>> Start Available data
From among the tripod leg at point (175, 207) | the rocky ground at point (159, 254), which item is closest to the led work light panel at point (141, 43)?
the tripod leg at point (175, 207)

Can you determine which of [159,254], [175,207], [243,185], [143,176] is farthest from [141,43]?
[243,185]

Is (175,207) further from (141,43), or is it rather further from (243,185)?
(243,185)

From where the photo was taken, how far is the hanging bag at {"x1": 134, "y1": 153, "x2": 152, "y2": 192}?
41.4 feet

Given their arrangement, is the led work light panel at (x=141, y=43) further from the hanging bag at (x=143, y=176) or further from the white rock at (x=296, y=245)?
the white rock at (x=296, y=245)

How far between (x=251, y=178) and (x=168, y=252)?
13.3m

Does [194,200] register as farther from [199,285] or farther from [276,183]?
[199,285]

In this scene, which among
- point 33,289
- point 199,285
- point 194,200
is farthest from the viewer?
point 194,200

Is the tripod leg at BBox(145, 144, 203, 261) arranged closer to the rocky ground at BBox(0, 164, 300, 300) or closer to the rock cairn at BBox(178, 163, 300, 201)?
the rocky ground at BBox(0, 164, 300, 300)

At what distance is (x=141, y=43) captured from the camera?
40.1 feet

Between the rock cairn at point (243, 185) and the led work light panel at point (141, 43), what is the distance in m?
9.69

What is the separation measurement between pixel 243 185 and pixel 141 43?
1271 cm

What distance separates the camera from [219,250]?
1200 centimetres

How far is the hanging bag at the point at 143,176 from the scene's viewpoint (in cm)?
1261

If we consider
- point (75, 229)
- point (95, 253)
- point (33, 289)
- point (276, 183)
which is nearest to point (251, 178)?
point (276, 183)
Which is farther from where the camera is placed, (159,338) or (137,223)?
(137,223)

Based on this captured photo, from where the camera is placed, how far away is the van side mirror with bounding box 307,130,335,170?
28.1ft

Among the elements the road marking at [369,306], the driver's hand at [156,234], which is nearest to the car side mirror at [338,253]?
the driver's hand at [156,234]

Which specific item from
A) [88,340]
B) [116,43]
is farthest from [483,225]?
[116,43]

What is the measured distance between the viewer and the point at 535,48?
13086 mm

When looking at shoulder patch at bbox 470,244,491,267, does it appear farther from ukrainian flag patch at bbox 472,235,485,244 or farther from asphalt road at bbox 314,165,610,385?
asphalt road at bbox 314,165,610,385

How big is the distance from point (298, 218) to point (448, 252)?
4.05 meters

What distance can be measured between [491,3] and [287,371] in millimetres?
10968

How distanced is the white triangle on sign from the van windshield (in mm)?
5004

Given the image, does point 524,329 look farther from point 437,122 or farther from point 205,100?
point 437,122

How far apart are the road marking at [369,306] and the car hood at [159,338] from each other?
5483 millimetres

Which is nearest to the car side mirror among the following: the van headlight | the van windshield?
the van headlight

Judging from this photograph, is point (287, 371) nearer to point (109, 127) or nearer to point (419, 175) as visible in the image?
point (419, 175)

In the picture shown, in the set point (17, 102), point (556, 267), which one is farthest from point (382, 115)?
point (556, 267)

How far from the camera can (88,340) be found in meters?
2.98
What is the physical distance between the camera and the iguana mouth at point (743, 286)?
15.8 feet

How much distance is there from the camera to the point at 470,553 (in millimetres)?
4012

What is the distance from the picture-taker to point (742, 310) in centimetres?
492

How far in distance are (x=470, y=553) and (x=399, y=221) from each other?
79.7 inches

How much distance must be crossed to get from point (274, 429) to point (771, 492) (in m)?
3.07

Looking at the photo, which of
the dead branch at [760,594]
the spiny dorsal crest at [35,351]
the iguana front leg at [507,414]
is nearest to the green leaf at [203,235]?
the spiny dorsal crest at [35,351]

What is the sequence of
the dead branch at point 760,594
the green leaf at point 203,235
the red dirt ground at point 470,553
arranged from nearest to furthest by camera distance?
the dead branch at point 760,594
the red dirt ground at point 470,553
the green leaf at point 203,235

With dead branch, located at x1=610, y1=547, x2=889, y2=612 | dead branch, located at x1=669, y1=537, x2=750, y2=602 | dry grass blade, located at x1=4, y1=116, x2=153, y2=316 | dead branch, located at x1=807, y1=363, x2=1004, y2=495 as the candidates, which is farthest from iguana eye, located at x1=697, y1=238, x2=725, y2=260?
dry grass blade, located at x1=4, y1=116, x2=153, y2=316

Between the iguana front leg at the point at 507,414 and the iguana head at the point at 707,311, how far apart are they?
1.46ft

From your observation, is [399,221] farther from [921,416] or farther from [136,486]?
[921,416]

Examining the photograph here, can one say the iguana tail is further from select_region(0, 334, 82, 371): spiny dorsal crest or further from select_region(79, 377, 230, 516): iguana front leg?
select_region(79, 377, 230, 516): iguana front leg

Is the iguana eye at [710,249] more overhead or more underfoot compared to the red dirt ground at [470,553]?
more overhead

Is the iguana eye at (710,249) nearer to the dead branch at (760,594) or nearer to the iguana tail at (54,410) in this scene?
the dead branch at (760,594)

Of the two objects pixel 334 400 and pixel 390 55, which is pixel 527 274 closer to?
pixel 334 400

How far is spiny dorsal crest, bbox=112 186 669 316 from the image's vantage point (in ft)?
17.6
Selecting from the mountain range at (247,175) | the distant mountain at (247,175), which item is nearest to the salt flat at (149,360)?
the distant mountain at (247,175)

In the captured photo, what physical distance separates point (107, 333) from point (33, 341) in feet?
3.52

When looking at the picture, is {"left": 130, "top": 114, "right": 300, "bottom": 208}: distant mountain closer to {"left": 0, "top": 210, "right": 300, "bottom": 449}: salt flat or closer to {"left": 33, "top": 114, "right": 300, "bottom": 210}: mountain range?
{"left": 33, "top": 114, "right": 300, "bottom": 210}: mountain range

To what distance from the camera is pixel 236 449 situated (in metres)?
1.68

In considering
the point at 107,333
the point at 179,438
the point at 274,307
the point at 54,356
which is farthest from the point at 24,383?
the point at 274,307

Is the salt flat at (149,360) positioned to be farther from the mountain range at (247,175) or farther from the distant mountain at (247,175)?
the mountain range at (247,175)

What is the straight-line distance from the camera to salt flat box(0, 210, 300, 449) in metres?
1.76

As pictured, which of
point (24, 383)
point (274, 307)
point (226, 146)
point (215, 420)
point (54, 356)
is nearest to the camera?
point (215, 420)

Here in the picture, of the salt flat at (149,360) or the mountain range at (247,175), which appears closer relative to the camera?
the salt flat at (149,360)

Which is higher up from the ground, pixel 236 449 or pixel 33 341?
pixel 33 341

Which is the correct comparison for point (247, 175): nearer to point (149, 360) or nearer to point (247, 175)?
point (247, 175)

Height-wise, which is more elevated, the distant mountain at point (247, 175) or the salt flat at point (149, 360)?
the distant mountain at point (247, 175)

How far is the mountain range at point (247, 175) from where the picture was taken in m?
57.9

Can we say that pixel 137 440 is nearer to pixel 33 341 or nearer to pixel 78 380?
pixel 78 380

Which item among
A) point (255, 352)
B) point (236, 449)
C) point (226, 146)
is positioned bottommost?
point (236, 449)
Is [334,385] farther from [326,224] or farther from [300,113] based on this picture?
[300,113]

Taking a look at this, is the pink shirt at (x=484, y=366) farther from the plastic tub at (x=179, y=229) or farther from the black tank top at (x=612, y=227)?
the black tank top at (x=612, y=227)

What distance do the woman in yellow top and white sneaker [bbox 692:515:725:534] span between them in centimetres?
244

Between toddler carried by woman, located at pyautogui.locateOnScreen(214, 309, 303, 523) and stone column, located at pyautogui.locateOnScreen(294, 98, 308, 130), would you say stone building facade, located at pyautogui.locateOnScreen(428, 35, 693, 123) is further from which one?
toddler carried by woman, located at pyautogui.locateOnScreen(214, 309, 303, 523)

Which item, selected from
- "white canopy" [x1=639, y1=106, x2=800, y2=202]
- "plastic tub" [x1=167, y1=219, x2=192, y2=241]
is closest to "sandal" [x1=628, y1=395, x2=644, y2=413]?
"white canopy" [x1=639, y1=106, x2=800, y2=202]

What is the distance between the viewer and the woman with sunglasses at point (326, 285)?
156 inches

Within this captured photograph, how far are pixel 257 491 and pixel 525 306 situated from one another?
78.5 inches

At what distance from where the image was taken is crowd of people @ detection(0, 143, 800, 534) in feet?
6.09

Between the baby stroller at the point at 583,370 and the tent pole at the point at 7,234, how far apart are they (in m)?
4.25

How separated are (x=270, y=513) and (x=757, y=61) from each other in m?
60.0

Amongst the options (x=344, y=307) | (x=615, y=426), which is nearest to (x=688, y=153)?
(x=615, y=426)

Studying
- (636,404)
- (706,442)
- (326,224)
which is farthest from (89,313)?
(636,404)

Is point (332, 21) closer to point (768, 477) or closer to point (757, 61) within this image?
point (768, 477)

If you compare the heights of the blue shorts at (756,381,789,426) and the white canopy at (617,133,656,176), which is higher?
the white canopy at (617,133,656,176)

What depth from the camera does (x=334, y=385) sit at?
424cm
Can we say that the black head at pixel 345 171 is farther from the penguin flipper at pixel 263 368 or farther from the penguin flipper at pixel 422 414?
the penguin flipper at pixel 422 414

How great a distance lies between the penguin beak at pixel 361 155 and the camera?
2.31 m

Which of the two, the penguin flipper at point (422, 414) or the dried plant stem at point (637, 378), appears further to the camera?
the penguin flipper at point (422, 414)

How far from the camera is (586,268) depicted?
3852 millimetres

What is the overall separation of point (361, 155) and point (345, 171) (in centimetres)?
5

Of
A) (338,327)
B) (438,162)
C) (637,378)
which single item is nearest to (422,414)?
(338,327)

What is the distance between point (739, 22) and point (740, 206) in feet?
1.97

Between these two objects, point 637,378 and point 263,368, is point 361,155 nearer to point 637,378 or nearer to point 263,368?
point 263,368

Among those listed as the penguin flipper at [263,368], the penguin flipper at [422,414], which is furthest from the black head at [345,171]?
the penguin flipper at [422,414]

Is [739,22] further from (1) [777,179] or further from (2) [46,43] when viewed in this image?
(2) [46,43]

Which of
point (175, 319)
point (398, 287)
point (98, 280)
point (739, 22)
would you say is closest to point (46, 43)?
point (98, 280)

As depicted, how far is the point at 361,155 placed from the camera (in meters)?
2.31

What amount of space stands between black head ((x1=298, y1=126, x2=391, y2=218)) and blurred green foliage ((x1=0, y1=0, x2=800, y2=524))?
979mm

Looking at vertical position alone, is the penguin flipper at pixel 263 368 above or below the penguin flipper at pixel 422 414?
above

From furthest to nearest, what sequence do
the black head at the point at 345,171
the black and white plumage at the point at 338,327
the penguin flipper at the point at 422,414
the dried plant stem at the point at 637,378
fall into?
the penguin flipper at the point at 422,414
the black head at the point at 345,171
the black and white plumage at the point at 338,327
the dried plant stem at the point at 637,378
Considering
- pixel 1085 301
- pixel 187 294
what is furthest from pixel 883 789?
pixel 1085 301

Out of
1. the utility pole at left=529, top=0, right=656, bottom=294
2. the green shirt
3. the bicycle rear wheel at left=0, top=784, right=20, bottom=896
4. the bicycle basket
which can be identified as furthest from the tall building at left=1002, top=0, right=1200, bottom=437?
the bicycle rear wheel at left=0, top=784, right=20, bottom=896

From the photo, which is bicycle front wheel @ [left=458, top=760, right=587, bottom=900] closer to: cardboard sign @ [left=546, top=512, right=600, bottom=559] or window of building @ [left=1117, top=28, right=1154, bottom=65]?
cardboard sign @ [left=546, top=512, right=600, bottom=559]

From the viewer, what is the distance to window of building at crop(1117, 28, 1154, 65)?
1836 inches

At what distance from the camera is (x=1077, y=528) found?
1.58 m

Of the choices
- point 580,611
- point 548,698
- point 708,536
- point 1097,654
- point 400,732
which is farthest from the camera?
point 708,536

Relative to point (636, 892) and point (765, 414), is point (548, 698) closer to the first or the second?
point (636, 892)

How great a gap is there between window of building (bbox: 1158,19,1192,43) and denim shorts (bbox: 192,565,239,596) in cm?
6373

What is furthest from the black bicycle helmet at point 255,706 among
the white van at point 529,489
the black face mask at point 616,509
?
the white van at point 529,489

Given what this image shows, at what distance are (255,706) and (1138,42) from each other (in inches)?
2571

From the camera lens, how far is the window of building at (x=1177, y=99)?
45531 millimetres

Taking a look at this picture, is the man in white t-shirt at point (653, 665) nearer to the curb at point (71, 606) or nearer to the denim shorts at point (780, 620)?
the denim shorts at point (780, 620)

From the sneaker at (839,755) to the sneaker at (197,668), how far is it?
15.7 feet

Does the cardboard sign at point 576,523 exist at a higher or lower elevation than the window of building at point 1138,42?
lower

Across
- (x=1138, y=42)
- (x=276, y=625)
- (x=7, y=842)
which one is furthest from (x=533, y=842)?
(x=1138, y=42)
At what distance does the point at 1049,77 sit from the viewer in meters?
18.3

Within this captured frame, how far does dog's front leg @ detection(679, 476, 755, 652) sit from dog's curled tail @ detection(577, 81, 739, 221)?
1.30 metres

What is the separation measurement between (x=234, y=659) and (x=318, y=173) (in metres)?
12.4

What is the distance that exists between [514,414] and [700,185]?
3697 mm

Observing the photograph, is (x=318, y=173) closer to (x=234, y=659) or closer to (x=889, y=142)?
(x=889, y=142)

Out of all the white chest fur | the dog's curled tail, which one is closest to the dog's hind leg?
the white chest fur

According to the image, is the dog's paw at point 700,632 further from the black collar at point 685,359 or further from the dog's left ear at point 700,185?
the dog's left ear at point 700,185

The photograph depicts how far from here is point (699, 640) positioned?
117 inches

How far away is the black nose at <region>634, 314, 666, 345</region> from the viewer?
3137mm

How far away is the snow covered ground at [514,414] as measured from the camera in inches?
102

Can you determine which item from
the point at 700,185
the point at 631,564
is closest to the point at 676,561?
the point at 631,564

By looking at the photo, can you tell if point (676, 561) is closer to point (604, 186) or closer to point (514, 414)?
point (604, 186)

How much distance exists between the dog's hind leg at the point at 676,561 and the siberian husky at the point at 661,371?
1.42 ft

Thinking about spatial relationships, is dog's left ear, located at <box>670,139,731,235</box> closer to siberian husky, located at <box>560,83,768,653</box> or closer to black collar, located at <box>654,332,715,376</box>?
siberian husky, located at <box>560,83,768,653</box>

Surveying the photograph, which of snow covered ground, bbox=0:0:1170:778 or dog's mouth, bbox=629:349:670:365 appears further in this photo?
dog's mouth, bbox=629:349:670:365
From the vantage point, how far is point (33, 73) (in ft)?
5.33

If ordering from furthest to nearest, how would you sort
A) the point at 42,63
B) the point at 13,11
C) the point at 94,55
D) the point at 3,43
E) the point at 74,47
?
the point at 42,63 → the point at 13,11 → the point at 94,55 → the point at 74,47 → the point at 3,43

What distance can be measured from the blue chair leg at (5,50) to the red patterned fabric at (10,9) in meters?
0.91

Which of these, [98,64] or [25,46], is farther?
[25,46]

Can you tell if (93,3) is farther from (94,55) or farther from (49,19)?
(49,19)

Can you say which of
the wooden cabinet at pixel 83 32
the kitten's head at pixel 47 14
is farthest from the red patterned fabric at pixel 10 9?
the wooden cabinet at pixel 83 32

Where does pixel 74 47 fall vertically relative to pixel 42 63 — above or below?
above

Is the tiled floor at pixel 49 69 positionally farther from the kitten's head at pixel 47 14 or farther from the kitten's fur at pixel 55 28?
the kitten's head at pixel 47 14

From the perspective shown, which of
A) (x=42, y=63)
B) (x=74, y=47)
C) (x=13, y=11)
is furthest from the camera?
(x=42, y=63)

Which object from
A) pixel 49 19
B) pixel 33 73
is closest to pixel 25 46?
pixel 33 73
>> End Available data
Stated problem:
Extract, verbatim, the lines from the one containing "Surveying the photograph, which" through the last line of the listing above.

The result:
Surveying the photograph, which of snow covered ground, bbox=0:0:1170:778 or dog's mouth, bbox=629:349:670:365 appears further in this photo?
dog's mouth, bbox=629:349:670:365
From the vantage point, how far is point (33, 73) (in ft)?
5.33

If ordering from furthest to nearest, how would you sort
A) the point at 42,63
B) the point at 13,11
C) the point at 94,55
D) the point at 3,43
E) the point at 74,47
?
the point at 42,63 → the point at 13,11 → the point at 94,55 → the point at 74,47 → the point at 3,43

What distance can be measured from the blue chair leg at (5,50) to the red patterned fabric at (10,9) in meters?
0.91

Which of these, [98,64] or [25,46], is farther?
[25,46]

Can you tell if (93,3) is farther from (94,55) or farther from (49,19)?
(49,19)

Can you say which of
the wooden cabinet at pixel 83 32
the kitten's head at pixel 47 14
is farthest from the red patterned fabric at pixel 10 9?
the wooden cabinet at pixel 83 32

Where does pixel 74 47 fall vertically relative to pixel 42 63 — above or below?
above

Is the tiled floor at pixel 49 69 positionally farther from the kitten's head at pixel 47 14 or farther from the kitten's fur at pixel 55 28?
the kitten's head at pixel 47 14

From the perspective shown, which of
A) (x=42, y=63)
B) (x=74, y=47)
C) (x=13, y=11)
is furthest from the camera?
(x=42, y=63)

Which object from
A) pixel 49 19
B) pixel 33 73
is closest to pixel 25 46?
pixel 33 73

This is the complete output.